» **Exercise goal**
Emit only the lines from the line containing "What physical distance" through the last line of the entries, unchanged.

(Spatial relation data)
* * * *

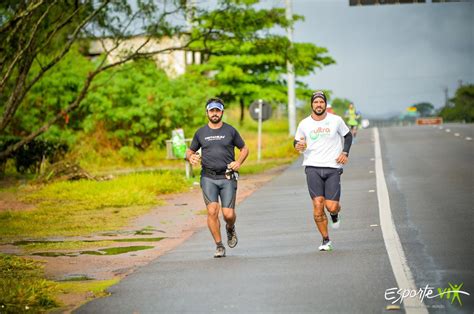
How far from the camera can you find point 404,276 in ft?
31.5

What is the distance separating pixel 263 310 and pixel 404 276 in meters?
1.89

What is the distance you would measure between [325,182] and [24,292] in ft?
13.9

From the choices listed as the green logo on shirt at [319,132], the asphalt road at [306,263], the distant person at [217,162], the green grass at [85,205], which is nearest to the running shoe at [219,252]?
the distant person at [217,162]

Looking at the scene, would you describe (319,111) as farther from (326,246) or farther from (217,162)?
(326,246)

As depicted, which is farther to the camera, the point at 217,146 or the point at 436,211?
the point at 436,211

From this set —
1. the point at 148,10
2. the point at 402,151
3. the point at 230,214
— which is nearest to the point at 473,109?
the point at 402,151

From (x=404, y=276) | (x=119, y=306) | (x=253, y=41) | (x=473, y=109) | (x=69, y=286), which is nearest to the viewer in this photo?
(x=119, y=306)

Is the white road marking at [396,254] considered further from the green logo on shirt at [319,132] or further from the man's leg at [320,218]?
the green logo on shirt at [319,132]

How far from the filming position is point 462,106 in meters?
154

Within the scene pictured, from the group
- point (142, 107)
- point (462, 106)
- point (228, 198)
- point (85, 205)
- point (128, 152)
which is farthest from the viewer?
point (462, 106)

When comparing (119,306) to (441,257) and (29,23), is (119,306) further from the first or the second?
(29,23)

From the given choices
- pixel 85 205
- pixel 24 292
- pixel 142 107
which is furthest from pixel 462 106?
pixel 24 292

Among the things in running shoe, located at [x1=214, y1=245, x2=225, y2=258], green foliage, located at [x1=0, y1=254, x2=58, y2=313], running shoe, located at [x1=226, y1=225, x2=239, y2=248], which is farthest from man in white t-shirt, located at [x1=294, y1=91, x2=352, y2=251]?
green foliage, located at [x1=0, y1=254, x2=58, y2=313]

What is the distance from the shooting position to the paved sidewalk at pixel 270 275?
28.4 feet
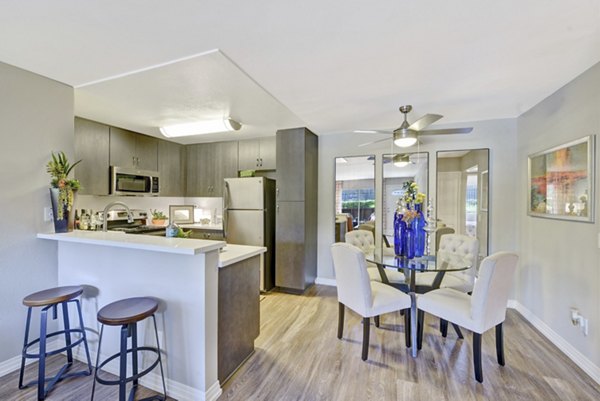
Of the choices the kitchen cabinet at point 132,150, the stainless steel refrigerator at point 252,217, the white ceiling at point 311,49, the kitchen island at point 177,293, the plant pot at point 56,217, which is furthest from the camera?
the stainless steel refrigerator at point 252,217

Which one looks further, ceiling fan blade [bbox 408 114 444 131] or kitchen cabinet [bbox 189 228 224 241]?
kitchen cabinet [bbox 189 228 224 241]

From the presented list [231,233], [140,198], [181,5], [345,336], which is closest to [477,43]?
[181,5]

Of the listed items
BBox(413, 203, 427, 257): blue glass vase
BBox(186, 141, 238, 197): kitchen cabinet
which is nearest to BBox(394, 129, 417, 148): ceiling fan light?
BBox(413, 203, 427, 257): blue glass vase

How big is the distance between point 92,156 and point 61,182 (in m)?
1.45

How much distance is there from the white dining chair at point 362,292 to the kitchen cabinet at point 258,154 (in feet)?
7.10

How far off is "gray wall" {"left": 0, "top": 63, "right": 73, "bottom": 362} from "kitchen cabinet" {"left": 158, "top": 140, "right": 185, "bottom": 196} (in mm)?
2029

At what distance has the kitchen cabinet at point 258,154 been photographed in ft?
13.6

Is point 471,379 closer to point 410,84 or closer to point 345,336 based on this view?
point 345,336

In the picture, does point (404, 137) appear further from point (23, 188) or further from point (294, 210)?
point (23, 188)

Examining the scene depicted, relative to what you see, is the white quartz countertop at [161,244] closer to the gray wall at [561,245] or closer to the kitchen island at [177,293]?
the kitchen island at [177,293]

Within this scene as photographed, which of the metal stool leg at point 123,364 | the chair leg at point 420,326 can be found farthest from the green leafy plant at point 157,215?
the chair leg at point 420,326

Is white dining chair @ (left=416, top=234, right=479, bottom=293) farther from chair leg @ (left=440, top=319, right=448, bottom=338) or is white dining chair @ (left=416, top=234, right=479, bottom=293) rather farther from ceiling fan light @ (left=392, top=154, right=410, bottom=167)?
ceiling fan light @ (left=392, top=154, right=410, bottom=167)

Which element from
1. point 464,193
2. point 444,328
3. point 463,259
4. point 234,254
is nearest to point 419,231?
point 463,259

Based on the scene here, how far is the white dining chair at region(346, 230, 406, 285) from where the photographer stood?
2.97 meters
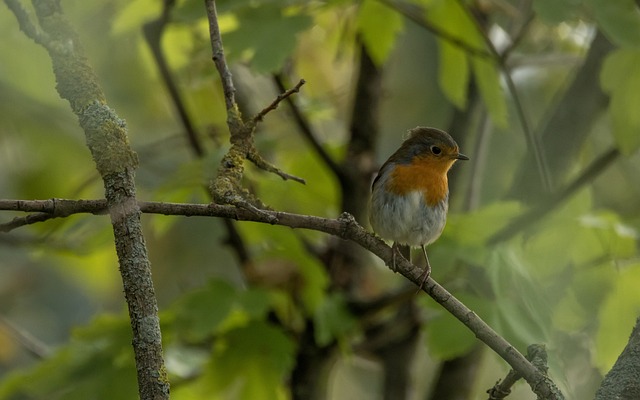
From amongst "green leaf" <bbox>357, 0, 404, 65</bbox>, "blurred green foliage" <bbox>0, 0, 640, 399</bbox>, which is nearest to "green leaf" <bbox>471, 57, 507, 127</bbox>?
"blurred green foliage" <bbox>0, 0, 640, 399</bbox>

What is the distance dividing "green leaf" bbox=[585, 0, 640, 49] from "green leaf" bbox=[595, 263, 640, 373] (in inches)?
36.1

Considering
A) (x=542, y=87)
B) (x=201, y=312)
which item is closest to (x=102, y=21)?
(x=201, y=312)

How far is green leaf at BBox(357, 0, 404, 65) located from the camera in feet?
11.8

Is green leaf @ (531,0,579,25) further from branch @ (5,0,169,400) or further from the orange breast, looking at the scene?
branch @ (5,0,169,400)

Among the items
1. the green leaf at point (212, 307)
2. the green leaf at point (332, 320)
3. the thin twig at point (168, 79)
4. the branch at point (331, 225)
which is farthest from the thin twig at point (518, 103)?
the branch at point (331, 225)

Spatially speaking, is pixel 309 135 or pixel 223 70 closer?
pixel 223 70

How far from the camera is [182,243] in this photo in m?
6.20

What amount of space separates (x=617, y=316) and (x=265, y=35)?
1.62 m

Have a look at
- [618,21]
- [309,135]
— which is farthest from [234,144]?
[309,135]

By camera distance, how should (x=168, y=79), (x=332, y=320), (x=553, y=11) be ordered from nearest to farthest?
(x=553, y=11) < (x=332, y=320) < (x=168, y=79)

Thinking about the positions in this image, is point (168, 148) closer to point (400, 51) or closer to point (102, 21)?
point (102, 21)

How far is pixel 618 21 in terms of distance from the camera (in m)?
2.86

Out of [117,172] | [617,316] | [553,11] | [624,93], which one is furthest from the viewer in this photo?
[617,316]

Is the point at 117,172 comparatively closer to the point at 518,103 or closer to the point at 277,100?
the point at 277,100
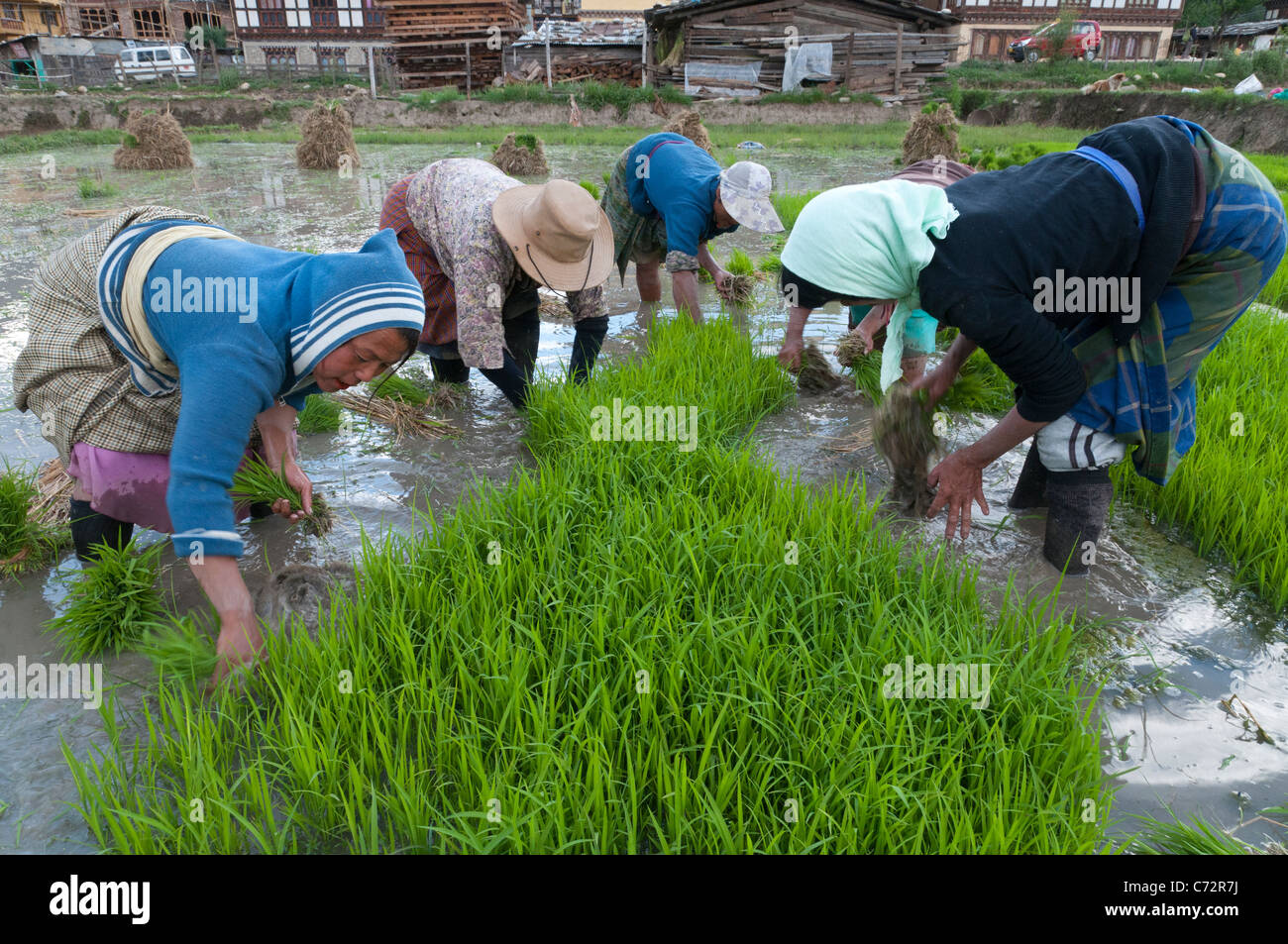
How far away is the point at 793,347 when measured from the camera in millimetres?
3396

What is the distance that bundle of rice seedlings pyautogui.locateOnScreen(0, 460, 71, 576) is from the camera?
8.23 feet

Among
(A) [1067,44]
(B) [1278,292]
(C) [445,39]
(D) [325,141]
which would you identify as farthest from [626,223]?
(A) [1067,44]

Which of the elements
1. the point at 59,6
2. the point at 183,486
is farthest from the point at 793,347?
the point at 59,6

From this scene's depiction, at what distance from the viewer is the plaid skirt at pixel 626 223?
4617 millimetres

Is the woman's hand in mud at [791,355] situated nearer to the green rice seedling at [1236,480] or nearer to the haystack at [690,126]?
the green rice seedling at [1236,480]

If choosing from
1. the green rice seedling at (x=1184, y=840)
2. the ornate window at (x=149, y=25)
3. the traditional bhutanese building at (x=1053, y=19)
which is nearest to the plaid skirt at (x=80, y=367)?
the green rice seedling at (x=1184, y=840)

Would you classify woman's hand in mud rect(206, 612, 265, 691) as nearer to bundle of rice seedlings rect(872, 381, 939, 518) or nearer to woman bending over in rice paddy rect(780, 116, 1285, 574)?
woman bending over in rice paddy rect(780, 116, 1285, 574)

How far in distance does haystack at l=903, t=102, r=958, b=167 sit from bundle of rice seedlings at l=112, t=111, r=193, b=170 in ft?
37.9

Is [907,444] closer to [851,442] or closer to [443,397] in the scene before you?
[851,442]

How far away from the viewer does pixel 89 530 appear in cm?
238

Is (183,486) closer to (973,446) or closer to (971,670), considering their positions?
(971,670)

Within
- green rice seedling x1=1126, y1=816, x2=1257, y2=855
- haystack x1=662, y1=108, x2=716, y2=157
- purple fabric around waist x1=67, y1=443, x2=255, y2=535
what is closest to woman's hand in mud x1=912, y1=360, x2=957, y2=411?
green rice seedling x1=1126, y1=816, x2=1257, y2=855

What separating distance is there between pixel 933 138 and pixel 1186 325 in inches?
363
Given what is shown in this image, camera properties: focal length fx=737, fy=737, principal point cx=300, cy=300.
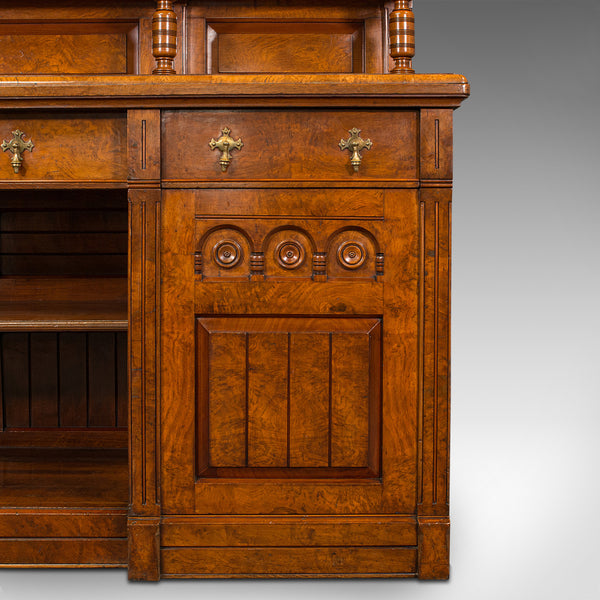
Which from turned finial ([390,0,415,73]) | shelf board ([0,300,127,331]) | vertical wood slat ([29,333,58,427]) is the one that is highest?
turned finial ([390,0,415,73])

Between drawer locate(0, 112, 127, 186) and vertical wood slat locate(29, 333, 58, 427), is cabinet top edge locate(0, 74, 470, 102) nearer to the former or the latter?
drawer locate(0, 112, 127, 186)

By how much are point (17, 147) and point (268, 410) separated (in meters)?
1.05

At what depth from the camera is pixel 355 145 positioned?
6.81 feet

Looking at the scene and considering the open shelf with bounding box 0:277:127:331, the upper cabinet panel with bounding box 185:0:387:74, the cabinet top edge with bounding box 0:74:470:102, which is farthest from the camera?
the upper cabinet panel with bounding box 185:0:387:74

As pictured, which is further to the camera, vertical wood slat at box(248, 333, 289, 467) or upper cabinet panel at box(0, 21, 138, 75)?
upper cabinet panel at box(0, 21, 138, 75)

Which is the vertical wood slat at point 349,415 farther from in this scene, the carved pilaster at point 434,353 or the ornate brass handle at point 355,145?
the ornate brass handle at point 355,145

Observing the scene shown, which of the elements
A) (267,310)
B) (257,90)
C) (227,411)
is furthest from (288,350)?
(257,90)

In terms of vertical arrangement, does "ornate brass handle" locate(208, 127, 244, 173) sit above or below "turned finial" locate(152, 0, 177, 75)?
below

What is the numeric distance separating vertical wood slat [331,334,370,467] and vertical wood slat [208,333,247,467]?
265 millimetres

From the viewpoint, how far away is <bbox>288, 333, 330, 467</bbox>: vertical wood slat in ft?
7.04

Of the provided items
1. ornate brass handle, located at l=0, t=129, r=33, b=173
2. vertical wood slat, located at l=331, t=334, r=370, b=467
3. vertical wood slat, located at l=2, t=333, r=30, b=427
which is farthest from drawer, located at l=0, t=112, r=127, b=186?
vertical wood slat, located at l=2, t=333, r=30, b=427

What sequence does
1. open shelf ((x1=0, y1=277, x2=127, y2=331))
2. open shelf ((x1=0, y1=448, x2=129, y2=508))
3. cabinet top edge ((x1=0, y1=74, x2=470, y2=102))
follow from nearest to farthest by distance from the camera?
cabinet top edge ((x1=0, y1=74, x2=470, y2=102)), open shelf ((x1=0, y1=448, x2=129, y2=508)), open shelf ((x1=0, y1=277, x2=127, y2=331))

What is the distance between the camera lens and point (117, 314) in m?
2.48

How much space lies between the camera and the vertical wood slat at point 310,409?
2.14 m
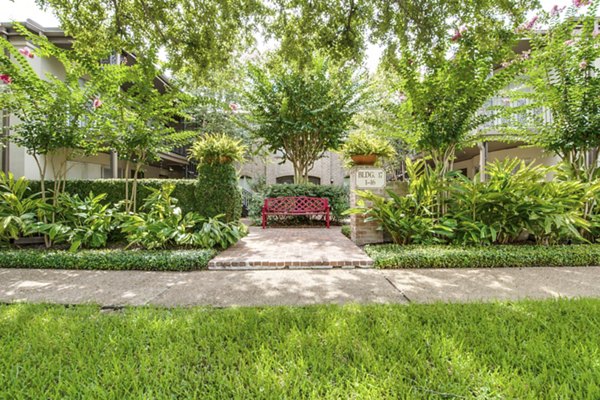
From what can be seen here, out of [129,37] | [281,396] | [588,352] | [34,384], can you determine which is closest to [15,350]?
[34,384]

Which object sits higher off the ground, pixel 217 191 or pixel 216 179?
pixel 216 179

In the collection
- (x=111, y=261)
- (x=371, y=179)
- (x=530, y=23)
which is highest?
(x=530, y=23)

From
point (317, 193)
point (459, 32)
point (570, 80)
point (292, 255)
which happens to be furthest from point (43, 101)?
point (570, 80)

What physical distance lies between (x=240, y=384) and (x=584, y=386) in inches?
66.5

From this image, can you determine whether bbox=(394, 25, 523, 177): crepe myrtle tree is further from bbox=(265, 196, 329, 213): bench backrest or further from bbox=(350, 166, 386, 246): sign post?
bbox=(265, 196, 329, 213): bench backrest

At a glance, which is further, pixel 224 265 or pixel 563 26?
pixel 563 26

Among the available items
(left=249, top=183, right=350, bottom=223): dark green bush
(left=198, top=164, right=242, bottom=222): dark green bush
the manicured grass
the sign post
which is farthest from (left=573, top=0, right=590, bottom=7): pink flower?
(left=198, top=164, right=242, bottom=222): dark green bush

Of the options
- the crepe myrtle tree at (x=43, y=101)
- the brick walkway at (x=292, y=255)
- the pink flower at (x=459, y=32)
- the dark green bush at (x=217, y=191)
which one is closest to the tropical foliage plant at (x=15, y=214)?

* * * *

» **Response for this exercise**
What physical distance lies between (x=240, y=384) and (x=584, y=386) in inches?
66.5

From this image, can you determine whether bbox=(394, 25, 523, 177): crepe myrtle tree is further from bbox=(265, 196, 329, 213): bench backrest or further from bbox=(350, 166, 386, 246): sign post?
bbox=(265, 196, 329, 213): bench backrest

At a glance, which is further, pixel 224 265 or pixel 563 26?
pixel 563 26

Among the available items
(left=249, top=183, right=350, bottom=223): dark green bush
(left=198, top=164, right=242, bottom=222): dark green bush
the manicured grass
the sign post
which is farthest from (left=573, top=0, right=590, bottom=7): pink flower?
(left=198, top=164, right=242, bottom=222): dark green bush

Of the options
- the crepe myrtle tree at (x=43, y=101)
- the brick walkway at (x=292, y=255)
- the pink flower at (x=459, y=32)
- the dark green bush at (x=217, y=191)
which one is closest to the tropical foliage plant at (x=15, y=214)?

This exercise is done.